Help!! BM’s constant presence is too much
I have been on here for a while and have been plucking up the courage to post but after the week I have had I have had enough and need to vent!!
I have been with my partner 5 years, I have 2 children of my own and he has 1 daughter who is 12 and my partner has brought up his ex’s son since he was 3, he is now 16.
BM is an absolute nightmare, she keeps breaking the court order and changing access arrangements and she will message my partner every single day. Sometimes it’s abusive, swearing calling him a useless dad, other times she tries to be nice, usually when she wants something. She messages him calling him names and being abusive towards me, so my partner made the decision to only respond to urgent messages and any messages regarding the children, he ignores everything else. BM is not happy with this and she blames me for everything, saying I have changed him, however, my partner assures me she has always been this way and she wants a to control him. BM has moved on herself and has a live in partner, however she cannot seem to accept my partner has also moved on. This has been continuing on and off for the past 4 years.
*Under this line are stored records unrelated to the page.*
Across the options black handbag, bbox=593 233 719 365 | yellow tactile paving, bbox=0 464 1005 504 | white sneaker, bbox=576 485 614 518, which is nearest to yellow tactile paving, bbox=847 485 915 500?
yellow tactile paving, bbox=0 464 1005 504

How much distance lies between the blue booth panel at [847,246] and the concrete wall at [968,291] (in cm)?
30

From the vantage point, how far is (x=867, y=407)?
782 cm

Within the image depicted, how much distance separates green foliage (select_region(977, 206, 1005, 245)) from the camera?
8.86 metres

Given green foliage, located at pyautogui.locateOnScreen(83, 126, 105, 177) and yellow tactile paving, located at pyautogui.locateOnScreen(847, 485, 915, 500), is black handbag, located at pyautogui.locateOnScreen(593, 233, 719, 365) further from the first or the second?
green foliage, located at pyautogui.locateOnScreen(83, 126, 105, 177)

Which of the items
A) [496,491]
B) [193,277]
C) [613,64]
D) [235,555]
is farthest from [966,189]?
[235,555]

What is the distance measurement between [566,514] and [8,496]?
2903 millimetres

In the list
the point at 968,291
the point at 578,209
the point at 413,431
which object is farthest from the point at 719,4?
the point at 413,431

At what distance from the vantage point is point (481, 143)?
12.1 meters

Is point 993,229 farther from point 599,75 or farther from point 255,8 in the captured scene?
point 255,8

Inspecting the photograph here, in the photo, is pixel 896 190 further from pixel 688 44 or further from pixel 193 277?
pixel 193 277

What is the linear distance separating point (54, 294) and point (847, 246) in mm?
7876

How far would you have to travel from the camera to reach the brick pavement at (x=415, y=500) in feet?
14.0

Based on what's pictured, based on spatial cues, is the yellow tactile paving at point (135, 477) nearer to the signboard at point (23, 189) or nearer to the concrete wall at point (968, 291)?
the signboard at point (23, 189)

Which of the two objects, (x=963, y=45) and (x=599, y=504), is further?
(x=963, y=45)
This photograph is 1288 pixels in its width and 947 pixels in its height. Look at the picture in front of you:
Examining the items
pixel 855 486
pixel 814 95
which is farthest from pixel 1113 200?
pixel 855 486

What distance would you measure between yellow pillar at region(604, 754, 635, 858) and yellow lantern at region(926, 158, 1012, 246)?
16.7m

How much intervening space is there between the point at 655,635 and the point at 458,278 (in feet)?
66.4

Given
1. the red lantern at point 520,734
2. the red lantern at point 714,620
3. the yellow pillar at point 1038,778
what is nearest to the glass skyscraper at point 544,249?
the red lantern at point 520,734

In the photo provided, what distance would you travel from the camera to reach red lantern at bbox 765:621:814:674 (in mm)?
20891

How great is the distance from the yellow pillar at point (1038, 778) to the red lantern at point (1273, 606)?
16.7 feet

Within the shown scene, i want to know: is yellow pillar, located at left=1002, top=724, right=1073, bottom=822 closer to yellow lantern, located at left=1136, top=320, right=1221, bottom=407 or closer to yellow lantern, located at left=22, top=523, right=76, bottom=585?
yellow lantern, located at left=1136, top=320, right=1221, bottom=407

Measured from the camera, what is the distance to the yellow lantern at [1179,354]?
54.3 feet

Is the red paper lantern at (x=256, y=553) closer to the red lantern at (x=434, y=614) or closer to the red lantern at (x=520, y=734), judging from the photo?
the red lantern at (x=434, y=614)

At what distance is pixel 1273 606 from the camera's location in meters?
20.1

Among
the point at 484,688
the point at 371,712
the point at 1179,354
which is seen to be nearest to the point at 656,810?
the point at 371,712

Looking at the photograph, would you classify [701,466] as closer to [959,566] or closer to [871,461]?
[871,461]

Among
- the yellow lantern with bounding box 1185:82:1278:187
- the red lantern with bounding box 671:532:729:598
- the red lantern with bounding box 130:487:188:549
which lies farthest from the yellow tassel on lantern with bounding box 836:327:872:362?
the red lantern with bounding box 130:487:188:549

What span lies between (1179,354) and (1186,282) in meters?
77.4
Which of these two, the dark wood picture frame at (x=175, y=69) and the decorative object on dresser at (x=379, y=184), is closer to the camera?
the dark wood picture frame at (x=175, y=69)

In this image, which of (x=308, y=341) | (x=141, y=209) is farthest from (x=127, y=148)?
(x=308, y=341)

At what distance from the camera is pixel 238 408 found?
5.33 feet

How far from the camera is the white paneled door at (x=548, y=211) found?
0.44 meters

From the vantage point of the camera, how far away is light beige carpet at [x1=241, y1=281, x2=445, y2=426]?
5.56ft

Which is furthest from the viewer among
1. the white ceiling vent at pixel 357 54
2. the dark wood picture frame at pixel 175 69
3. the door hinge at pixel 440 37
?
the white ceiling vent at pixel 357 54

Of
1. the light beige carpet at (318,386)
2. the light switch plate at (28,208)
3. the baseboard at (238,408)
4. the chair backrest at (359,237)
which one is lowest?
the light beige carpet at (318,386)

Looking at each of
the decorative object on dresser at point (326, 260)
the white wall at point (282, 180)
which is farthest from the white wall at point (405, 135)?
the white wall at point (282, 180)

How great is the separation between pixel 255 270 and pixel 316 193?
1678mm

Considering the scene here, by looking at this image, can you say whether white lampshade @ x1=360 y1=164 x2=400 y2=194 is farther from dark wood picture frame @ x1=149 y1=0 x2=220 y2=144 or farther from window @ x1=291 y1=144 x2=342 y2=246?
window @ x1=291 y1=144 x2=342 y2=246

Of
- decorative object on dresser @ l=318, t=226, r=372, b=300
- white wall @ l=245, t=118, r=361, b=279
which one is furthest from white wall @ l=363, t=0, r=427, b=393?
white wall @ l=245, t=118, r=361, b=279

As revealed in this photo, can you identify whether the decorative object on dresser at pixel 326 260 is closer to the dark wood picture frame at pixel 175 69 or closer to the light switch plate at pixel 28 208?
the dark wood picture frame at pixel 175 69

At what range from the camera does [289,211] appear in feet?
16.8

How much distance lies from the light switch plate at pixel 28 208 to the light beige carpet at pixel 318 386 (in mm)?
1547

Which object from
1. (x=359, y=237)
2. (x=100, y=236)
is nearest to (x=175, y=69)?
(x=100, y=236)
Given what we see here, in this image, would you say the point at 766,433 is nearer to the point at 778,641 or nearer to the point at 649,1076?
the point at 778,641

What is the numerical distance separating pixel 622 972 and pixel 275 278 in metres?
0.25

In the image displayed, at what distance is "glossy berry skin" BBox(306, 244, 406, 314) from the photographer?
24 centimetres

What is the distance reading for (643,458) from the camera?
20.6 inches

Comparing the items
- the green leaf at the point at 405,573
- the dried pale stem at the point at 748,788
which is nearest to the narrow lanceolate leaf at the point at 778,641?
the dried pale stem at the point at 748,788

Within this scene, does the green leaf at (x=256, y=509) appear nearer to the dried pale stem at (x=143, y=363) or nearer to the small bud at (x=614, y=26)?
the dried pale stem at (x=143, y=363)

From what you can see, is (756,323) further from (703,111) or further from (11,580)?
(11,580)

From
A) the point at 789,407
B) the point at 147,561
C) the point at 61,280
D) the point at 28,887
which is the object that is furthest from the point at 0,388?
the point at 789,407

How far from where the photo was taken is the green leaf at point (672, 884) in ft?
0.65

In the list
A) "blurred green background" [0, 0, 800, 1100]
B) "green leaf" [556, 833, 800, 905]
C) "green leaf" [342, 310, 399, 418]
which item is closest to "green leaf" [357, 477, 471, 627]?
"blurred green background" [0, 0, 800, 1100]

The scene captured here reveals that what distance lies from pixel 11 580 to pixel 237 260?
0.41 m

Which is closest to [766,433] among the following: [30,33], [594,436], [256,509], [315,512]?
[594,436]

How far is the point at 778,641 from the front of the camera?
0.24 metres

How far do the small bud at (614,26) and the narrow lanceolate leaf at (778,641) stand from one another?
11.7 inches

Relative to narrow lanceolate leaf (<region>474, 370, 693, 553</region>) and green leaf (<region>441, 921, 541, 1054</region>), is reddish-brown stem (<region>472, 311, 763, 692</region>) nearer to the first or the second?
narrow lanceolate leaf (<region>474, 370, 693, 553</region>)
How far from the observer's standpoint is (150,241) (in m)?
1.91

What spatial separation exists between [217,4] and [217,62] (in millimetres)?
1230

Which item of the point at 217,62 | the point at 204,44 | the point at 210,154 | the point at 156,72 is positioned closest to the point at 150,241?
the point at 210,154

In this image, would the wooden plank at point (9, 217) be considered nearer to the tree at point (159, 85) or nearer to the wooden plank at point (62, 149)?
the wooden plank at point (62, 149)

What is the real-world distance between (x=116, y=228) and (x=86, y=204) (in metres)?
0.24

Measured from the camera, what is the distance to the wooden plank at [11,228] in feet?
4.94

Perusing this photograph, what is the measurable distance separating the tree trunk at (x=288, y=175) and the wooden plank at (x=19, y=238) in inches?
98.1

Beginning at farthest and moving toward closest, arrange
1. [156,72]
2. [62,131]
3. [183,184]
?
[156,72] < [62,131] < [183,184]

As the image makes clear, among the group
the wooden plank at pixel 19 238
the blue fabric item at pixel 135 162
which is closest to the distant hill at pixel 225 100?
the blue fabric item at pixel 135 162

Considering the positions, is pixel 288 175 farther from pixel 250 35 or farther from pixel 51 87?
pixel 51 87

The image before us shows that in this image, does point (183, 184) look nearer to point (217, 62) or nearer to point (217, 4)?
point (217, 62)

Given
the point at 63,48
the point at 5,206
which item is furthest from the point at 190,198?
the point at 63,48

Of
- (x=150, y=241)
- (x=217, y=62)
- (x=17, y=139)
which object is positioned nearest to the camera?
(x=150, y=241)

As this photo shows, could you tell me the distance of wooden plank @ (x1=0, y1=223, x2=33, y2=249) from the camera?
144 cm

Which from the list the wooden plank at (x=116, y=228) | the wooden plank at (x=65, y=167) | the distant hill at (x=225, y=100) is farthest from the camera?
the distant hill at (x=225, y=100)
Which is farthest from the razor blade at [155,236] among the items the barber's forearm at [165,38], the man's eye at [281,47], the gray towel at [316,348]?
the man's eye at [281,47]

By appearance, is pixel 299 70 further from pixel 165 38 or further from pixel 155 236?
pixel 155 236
I feel like BM is constantly a part of our lives, she interferes with everything we do, we can’t even go on holiday without her messaging him, last month she messaged him over 60 times, all except two messages needed a reply because they regarded the children. I have had enough of constantly talking about her and her constantly causing trouble. My partner feels down about the whole situation himself and does everything he can to try and not let her into our lives everyday but it is impossible when she is constantly texting. I have told him not to block her in case there is an emergency with the kids, so we really are stuck! On top of this she is trying to turn her son against my partner, even though he has brought him up and he now only seems to want to know when he wants money. I feel resentful that my partner was decent enough to bring this boy up even though he split with his mum 10 years ago but the boy just uses us as a bank!! My partner sees the 16 year old as his son so it’s a really difficult situation. I suppose I also feel resentful because the boy isn’t my partners biological son but we treat him exactly the same as the other children, yet all we get is abuse from his mother. He is also quite a handful and winds the other children up so I feel like we put up with a lot of crap caused by him on the weekends he is with us, which makes me feel awful for writing that down!
We are meant to be getting married in 6 months and I am having doubts about whether I can handle the constant stresses BM causes. I love my partner and get on well with his children as he does with mine, I just can’t handle BM’s constant presence.
Sorry if I have rambled on, I hope this all makes sense. Please help!!